Texte dix-septième 31/ 08/2014
-Les questions que tu me poses sont très simples, en vérité, dit brusquement Serigne Thierno, sans lever la tête. Trois questions : la première pourquoi ta petite fille est malade ? La deuxième dois-tu la laisser aller à Dakar où elle désire tant aller ? La troisième, quel sort Dieu lui réserve à Dakar ?
Il leva la tête vers Daro, et l’interrogea du regard. C’était parfait. La pauvre femme n’en revenait pas.
Pour la première question reprit-il, je n’ai rien vu d’anormal. Ni diable, ni sorcier. Tu n’ignores pas que ta fille est devenue femme il y a quelque temps ; elle est à un tournant critique de sa jeunesse. C’est tout. Sa maladie est un simple accès qui va passer, qui est passé.
Une pause.
-Cependant, je te donnerai un talisman pour la garantir contre le « beut » et le « tiat », car sa beauté est précoce et déjà plusieurs langues nomment cette beauté. Par ailleurs, tous les yeux qui regardent ta fille ne répandent pas le même fluide.
Yaye Daro respira :
-Pour la deuxième question, continua le Marabout, je vois que tu hésites à laisser partir ta fille pour Dakar.

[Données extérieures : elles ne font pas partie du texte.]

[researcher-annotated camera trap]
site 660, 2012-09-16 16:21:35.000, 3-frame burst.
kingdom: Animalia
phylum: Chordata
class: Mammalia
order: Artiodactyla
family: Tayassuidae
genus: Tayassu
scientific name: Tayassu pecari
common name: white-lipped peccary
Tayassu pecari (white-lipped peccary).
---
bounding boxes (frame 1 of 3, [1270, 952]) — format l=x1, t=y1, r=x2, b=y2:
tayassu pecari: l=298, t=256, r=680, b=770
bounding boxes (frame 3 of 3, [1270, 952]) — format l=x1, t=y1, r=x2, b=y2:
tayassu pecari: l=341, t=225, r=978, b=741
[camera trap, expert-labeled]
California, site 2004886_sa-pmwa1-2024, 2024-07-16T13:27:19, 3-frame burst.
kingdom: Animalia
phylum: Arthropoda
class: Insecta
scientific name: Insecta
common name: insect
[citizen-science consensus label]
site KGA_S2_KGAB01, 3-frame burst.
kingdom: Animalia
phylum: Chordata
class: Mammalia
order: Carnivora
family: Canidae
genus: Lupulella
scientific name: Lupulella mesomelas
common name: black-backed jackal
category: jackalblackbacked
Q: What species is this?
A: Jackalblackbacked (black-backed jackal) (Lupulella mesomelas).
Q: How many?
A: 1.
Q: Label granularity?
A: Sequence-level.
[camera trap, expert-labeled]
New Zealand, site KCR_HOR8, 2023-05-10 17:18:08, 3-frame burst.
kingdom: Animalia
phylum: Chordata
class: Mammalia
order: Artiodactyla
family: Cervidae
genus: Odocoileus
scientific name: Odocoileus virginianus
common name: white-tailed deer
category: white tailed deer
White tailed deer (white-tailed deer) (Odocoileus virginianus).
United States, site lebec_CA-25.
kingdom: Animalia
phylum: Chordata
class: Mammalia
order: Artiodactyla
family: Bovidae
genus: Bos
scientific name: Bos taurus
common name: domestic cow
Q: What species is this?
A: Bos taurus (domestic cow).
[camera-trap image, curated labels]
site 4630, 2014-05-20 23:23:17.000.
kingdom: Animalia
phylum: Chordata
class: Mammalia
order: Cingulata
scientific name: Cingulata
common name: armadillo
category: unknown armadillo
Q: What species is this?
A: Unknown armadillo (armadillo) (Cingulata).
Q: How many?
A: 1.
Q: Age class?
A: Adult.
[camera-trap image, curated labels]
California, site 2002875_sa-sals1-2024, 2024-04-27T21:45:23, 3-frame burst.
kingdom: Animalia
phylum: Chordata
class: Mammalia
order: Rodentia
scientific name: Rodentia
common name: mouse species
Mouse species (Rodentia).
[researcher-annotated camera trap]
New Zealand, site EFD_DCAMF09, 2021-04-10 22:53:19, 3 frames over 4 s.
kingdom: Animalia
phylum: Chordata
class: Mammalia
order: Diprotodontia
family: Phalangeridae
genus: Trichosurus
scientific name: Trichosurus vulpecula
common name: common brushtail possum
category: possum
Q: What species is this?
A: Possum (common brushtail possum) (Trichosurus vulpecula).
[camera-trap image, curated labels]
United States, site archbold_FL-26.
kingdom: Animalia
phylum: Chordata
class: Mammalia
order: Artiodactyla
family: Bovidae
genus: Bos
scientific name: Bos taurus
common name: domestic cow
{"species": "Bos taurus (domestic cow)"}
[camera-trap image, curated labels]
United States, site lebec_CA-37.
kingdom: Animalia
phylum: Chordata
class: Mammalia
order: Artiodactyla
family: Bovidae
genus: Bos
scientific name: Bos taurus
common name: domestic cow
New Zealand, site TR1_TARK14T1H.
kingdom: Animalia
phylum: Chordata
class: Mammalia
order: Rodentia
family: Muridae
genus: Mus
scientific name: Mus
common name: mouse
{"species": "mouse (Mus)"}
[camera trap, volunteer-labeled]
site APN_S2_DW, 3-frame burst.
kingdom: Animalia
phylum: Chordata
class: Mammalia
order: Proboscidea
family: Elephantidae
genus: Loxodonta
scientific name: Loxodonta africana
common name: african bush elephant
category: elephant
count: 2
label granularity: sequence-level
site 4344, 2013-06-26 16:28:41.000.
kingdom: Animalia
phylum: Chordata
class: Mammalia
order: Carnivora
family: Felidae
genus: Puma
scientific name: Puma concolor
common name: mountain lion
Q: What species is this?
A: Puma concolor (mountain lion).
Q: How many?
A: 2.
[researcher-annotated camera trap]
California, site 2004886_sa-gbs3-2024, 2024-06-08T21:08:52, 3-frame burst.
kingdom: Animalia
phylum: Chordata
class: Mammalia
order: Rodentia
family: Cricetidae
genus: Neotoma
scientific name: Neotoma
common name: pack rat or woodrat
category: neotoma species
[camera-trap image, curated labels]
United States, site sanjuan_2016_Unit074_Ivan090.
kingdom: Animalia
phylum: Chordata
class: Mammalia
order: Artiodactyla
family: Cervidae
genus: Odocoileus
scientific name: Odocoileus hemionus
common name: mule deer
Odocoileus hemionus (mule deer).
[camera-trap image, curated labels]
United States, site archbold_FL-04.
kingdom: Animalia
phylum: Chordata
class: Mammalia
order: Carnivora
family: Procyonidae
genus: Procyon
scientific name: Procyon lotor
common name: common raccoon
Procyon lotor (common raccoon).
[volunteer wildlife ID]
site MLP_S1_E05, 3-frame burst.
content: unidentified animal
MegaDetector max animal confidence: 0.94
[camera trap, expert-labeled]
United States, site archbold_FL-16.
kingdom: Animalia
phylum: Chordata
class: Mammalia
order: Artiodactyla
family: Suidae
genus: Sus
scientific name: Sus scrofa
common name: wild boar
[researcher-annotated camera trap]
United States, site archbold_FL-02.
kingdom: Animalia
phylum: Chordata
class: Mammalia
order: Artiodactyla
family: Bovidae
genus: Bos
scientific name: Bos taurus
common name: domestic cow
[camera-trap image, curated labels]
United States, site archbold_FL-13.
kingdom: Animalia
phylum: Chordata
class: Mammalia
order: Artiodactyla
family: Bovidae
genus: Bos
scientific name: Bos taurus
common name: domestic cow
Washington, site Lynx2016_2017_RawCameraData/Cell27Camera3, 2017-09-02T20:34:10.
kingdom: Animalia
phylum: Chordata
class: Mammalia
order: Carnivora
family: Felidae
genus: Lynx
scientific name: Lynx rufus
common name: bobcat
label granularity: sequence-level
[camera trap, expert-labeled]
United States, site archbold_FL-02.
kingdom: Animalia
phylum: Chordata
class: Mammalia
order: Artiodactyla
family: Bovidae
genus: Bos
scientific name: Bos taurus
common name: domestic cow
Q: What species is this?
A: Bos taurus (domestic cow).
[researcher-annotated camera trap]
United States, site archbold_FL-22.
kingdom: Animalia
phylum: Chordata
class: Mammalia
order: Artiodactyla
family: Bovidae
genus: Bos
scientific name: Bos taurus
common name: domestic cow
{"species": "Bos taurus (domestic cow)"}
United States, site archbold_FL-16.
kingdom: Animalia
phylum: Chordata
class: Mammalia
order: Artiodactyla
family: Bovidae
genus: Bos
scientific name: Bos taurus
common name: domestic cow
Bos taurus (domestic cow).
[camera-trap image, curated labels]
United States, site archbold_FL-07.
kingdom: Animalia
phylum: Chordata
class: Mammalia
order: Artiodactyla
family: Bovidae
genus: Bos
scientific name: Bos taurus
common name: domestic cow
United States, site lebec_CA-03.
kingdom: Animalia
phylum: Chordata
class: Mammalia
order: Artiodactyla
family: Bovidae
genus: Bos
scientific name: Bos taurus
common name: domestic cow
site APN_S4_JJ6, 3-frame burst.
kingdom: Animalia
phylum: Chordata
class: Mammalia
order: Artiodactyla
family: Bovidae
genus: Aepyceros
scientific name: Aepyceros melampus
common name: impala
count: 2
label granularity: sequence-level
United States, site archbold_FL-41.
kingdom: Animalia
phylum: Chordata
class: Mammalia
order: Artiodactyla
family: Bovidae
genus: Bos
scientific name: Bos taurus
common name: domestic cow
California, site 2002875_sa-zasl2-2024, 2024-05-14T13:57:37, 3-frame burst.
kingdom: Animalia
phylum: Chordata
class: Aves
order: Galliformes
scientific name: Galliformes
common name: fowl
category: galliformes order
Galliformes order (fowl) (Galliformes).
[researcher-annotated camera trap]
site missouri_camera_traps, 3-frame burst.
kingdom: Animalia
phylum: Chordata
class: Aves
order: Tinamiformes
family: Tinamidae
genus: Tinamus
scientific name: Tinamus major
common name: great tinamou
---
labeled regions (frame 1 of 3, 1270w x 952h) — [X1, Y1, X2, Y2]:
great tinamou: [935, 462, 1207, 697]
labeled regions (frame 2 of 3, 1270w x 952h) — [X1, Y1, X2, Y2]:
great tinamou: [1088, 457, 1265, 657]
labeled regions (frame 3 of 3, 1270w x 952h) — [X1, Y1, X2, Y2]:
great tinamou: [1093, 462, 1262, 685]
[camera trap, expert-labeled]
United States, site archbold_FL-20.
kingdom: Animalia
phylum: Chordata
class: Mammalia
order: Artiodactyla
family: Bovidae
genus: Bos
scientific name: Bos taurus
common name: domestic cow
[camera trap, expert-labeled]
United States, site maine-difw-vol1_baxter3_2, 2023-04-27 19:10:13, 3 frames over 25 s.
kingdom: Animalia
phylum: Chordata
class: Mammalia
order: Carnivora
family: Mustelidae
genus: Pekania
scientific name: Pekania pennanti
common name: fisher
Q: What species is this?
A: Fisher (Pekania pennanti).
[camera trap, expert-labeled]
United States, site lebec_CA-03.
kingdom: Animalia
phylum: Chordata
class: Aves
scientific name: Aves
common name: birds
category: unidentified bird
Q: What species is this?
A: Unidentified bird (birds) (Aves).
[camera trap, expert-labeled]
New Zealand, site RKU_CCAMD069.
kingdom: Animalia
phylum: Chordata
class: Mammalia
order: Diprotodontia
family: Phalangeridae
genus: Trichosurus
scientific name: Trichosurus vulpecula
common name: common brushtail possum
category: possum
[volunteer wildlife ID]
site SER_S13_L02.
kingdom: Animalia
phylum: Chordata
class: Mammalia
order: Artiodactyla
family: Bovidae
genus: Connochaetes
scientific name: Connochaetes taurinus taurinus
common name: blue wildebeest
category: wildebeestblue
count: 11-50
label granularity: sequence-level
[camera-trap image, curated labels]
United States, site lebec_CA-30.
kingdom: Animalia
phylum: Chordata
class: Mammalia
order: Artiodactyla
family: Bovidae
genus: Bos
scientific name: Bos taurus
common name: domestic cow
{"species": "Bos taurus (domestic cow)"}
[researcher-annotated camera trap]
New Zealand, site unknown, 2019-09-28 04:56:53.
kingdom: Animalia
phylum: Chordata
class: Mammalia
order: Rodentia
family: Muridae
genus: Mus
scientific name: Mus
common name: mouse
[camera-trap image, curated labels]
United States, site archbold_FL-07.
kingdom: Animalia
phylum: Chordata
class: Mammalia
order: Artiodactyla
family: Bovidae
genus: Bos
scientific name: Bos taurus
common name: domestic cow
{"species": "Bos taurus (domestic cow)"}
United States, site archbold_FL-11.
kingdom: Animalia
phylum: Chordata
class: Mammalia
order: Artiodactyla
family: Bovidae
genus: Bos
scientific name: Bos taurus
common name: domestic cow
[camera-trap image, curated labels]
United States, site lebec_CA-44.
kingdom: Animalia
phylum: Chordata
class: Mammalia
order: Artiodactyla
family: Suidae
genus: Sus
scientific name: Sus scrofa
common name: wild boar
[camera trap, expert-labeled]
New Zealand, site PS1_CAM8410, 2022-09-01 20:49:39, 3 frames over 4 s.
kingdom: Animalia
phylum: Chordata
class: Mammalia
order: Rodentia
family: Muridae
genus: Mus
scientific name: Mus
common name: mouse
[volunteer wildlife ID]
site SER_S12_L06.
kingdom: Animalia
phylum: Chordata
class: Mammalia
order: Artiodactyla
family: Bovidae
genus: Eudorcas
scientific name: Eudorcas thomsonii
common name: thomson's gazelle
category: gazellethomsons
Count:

Tu n’as pas tort…
Une pause.
-Mais il faut pourtant, autrement elle tombera souvent malade entre tes mains. Déjà elle a beaucoup changé, son désir la tourmente : elle est trop jeune pour comprendre. Laisse-la y aller quelque temps, après on verra.
Une pause.
-Je peux, toutefois, te donner, en même temps que le talisman, du « safara[1] » destiné à lui faire perdre son idée. Tu verseras ce produit dans un aliment qu’elle doit manger, je ne te garantis pas tout de suite le succès. Dieu seul peut exaucer mes vœux. Il se tut un moment et termina :
-Quant à la troisième question, je vois que ta fille sera bien reçue par sa sœur et ceux qui vivent avec sa sœur. Tout le monde voudra faire sa connaissance, mais elle devra se méfier. Je vois que cette ville est très grande et qu’on peut y amasser autant de biens que de maux. Tu diras à ta fille ainée de suivre ta file cadette, pas à pas. Et je crois que tout ira bien pour la plus jeune.
Yaye Daro voulut poser ouvertement d’autres questions, mais le marabout sourit et la pria de l’excuser, disant que l’heure de la prière approchait. Yaye Daro pourrait revenir le lendemain chercher le talisman et le « safara » promis.
Abdoulaye Sadji, Maïmouna, pp. 59-62, cité par Makhily Gassama dans Kuma.
Quelques axes de lecture
- Le Marabout : un vrai devin
- Un voyage s’étudie comme dans le texte de Kourouma http://www.sunumbir.com/pages/un-dimanche-un-texte/extrait-des-soleils-des-independances.html
- Un univers de superstition : « tiat » ou mauvaise langue, « beut » ou mauvais œil : avec des outils pour se prémunir
- Un dialogue empreint de non-dits
- L’immaturité de Maï, source de désillusion non encore révélée
- Repérage de figures de style : Ellipse, antithèse, pléonasme, etc.
Point grammatical : La ponctuation
Les deux points et le tiret
1- Les deux points
Les deux points permettent [2]:
- D’indiquer de quels éléments se compose un ensemble ;
- De citer ou de rapporter les paroles de quelqu’un ;
- D’exprimer une explication.
Exemple : Trois questions : la première pourquoi ta petite fille est malade ? La deuxième dois-tu la laisser aller à Dakar où elle désire tant aller ? La troisième, quel sort Dieu lui réserve à Dakar ?
2- Le tiret
Il marque le changement d’interlocuteur
Exemple : - Les questions que tu me poses sont très simples, en vérité, dit brusquement Serigne Thierno, sans lever la tête.
A vos claviers, participez
[1] Eau bénite (note de l’auteur)
[2] Bescherelle, La grammaire pour tous, HATIER, Italie, 2008.